Construction Best Management Practices (BMPs)
The potential for storm water pollution exists on any construction project. Developers, contractors and property owners are expected to prevent erosion and the release of sediment and other pollutants through Best Management Practices (BMPs). BMPs include scheduling construction activities, employing prevention measures and installing control devices. The goal is to keep pollutants out of storm drains, waterways and adjacent properties. Pollutants should be contained on-site until appropriate disposal is possible.
Common pollutants at construction sites
- Sediment from grading operations
- Concrete wash from tools and trucks
- Sanitary waste and pathogens from temporary restrooms
- Debris from discarded building materials
- Oil and grease from equipment and vehicles
- Paint, chemicals and solvents
Recommended Best Management Practices
- Schedule construction activities during dry weather. Keep grading operations to a minimum during the rainy season (October 15 through April 15). You can properly protect an exposed slope once before rain arrives or send out a crew to repair a wet, muddy and slippery slope every time it rains.
- Protect and establish vegetation. The root structures of plants and trees help keep soil in place while leaves and canopies help dissipate rainfall energy to prevent dislodging and transporting of soil.
- Train and educate construction crews and personnel to better understand the effects of storm water pollution from construction projects and learn ways to prevent or minimize pollution on the job.
- Stabilize construction entrances and exits to prevent tracking onto roadways. As vehicles enter and leave construction sites, pollutants such as sediment, gravel and other loose particles are spread onto adjacent roads. Those pollutants can get washed into roadside ditches and are a nuisance to drivers when damage to vehicle paint or windshields occurs.
- Protect exposed slopes from erosion through preventative measures. Cover the slopes to avoid contact with storm water by hydroseeding, applying mulch or using plastic sheeting.

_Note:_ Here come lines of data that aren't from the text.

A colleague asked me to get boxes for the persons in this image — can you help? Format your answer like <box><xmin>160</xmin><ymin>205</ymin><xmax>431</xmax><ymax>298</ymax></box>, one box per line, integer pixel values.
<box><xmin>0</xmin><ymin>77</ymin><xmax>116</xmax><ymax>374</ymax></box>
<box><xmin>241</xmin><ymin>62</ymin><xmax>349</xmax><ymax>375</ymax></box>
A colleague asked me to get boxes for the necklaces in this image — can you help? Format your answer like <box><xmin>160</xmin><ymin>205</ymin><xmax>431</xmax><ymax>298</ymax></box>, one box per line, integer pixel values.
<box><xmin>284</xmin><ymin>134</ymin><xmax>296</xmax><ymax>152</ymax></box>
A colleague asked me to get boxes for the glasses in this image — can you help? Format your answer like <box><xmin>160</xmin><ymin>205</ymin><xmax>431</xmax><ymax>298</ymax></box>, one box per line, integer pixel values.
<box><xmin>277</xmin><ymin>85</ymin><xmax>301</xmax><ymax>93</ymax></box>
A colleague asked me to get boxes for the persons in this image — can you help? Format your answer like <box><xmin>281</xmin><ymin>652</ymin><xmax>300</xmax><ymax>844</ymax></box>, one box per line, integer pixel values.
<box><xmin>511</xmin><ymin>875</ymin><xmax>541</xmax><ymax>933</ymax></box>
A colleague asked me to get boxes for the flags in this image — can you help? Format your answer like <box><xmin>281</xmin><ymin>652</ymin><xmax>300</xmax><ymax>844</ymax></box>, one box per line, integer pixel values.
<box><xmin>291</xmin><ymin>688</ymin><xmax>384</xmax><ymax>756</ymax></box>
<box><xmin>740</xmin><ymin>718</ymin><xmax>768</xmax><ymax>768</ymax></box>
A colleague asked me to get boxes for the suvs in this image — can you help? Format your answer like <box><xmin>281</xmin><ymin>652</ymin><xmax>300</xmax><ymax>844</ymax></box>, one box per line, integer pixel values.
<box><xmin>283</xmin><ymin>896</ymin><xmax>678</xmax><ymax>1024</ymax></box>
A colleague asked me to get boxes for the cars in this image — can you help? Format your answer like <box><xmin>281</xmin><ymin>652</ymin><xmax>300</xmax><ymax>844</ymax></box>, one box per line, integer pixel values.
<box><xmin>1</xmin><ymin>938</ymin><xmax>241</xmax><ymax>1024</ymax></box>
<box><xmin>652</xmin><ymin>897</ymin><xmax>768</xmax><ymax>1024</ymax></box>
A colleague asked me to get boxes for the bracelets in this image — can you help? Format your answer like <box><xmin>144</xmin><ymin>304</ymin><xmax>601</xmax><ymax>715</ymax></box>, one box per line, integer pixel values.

- Install straw wattles (fiber rolls) and silt fences on contour to prevent concentrated flow. Straw wattles should be buried 3 to 4 inches into the soil, staked every 4 feet, and limited to use on slopes that are no steeper than 3 units horizontal to 1 unit vertical. Silt fences should be trenched 6 inches by 6 inches into the soil, staked every 6 feet, and placed 2 to 5 feet from any toe of slope. Avoid the use of hay bales as sediment control devices. They have high failure rates and the hay is better suited as ground cover.
- Use brooms and shovels whenever possible to maintain a clean site instead of a hose. Introducing more water than necessary only adds to water pollution.
- Designate a concrete washout area to avoid wash water from concrete tools or trucks from entering gutters, inlets or storm drains. Maintain washout area and dispose concrete waste on a regular basis.
- Establish a vehicle storage, maintenance and refueling area to minimize the spread of oil, gas and engine fluids. The use of oil pans under stationary vehicles is strongly recommended.
- Protect drainage inlets from receiving polluted storm water through the use of filters such as fabrics, gravel bags or straw wattles.
- Check the weather forecast and be prepared for rain by having necessary materials onsite before the rainy season.
- Inspect all BMPs before and after a storm event. Maintain BMPs on a regular basis and replace as necessary.
All recommended BMPs are suggestions only. Each construction project should employ site specific BMPs. Property owners and project applicants are encouraged to enlist professional services to ensure appropriate and effective BMPs are used during and after the construction process.
The County of Sonoma and the Regional Water Quality Control Boards are responsible for enforcing violations of storm water quality. Failure to prevent discharges of polluted runoff are violations of the Sonoma County Code, the California Water Code and the Clean Water Act.
Civil penalties up to $10,000 per day plus $10 per gallon of polluted runoff may be administratively imposed by the RWQCBs. Fines up to $25,000 per day for each violation may be assessed if imposed by the Superior Court.